◆ **What you will do**:
Pull out each line of the entries below that contains the word "bounding", copying the lines unchanged.

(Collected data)
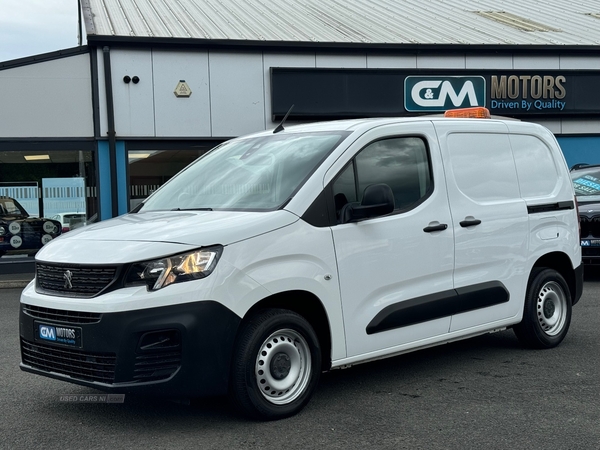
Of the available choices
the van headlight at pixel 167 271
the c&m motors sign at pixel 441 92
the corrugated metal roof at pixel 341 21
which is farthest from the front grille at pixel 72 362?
the c&m motors sign at pixel 441 92

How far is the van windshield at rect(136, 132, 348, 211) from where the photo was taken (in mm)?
5074

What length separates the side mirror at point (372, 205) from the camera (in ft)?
16.3

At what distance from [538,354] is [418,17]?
1621cm

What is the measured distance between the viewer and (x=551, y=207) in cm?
660

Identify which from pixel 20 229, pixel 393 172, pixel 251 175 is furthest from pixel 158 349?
pixel 20 229

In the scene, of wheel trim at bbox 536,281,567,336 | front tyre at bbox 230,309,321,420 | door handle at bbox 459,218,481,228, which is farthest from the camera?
wheel trim at bbox 536,281,567,336

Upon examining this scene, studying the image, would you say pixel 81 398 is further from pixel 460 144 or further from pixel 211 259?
pixel 460 144

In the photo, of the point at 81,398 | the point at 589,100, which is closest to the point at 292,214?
the point at 81,398

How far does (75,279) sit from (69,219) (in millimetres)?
11398

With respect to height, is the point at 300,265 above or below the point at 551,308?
above

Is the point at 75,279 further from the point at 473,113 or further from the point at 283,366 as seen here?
the point at 473,113

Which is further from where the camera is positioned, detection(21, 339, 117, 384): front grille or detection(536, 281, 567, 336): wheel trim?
detection(536, 281, 567, 336): wheel trim

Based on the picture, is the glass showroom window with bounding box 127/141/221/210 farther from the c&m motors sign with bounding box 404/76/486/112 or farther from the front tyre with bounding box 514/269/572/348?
the front tyre with bounding box 514/269/572/348

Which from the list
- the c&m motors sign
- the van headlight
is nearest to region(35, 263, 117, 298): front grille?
the van headlight
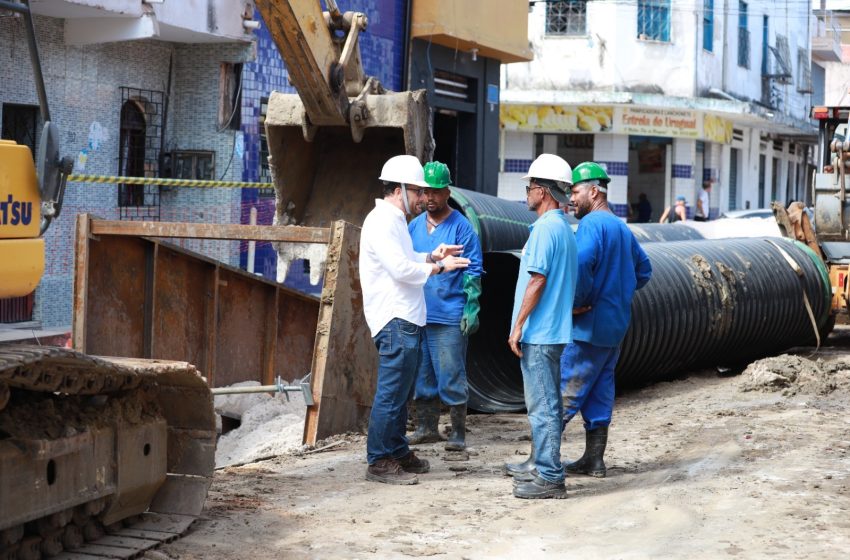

◆ **Solution to the exercise**:
Based on the picture, is the glass showroom window with bounding box 127/141/221/210 farther from the c&m motors sign with bounding box 404/76/486/112 or farther from the front tyre with bounding box 514/269/572/348?
the front tyre with bounding box 514/269/572/348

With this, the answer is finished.